== Your goal ==
Go through the entries below. Copy out every line that contains "deer".

Stored items
========================
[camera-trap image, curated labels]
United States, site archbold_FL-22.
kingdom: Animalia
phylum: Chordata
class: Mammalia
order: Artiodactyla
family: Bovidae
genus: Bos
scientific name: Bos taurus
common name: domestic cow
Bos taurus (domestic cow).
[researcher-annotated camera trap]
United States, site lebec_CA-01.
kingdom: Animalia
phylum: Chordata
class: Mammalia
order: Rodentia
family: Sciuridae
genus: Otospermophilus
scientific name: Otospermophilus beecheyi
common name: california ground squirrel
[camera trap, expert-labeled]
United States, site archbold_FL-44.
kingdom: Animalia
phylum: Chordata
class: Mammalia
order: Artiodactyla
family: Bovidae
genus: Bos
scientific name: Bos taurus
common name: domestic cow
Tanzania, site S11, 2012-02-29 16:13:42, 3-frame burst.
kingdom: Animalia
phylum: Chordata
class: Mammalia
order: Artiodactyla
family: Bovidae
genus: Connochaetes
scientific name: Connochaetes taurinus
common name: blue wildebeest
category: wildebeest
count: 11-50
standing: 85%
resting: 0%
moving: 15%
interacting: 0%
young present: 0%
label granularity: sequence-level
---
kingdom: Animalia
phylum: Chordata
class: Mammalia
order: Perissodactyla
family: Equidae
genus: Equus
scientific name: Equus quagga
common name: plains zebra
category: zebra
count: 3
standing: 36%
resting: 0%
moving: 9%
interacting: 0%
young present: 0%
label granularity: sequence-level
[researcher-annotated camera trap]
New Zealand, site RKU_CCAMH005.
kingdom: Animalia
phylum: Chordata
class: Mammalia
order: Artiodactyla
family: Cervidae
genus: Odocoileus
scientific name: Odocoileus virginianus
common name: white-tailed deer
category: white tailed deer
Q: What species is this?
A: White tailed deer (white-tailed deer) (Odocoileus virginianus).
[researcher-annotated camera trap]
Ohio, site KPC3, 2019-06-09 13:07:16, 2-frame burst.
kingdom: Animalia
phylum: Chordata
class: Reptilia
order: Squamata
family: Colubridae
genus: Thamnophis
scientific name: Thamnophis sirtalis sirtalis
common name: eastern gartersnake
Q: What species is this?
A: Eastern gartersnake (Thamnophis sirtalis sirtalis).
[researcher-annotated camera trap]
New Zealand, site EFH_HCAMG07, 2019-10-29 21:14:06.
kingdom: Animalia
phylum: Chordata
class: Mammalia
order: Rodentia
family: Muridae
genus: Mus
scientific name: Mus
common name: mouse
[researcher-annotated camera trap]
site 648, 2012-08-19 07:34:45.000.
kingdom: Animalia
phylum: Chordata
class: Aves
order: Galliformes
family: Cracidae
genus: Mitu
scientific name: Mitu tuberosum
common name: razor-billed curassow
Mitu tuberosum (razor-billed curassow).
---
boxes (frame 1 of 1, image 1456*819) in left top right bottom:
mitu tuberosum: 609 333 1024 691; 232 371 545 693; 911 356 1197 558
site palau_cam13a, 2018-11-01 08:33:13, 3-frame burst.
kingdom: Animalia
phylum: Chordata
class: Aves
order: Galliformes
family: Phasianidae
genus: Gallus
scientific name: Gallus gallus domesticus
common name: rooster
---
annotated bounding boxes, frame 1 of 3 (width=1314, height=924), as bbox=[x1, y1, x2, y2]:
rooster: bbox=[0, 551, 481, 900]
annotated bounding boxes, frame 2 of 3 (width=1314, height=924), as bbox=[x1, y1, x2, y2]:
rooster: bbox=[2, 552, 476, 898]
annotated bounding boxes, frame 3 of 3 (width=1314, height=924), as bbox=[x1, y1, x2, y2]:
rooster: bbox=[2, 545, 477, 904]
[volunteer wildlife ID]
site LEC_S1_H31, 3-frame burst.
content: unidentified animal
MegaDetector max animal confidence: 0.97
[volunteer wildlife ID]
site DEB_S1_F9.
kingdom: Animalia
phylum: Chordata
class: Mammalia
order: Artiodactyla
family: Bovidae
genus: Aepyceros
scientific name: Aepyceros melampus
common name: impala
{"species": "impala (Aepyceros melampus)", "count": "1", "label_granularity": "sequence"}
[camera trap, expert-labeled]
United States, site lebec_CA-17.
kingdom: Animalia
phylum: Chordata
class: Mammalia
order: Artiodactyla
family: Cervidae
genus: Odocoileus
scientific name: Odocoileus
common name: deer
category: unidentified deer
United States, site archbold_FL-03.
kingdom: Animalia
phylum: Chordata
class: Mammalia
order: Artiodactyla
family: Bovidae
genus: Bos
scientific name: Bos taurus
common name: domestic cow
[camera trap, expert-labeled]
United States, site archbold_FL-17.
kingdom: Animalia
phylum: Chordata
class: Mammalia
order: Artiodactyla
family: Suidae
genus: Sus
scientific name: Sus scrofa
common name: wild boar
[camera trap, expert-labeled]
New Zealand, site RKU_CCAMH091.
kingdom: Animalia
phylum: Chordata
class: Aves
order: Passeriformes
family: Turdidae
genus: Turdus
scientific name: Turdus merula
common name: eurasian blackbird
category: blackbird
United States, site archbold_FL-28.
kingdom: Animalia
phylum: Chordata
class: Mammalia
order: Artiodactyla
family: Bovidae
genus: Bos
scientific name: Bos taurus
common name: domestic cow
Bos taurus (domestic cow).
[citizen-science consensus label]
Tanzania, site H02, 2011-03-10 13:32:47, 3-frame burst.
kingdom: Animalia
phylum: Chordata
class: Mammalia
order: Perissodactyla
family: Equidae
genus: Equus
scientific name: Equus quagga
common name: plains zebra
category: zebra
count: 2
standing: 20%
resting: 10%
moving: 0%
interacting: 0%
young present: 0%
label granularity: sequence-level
========================
== Exercise result ==
common name: white-tailed deer
category: white tailed deer
A: White tailed deer (white-tailed deer) (Odocoileus virginianus).
common name: deer
category: unidentified deer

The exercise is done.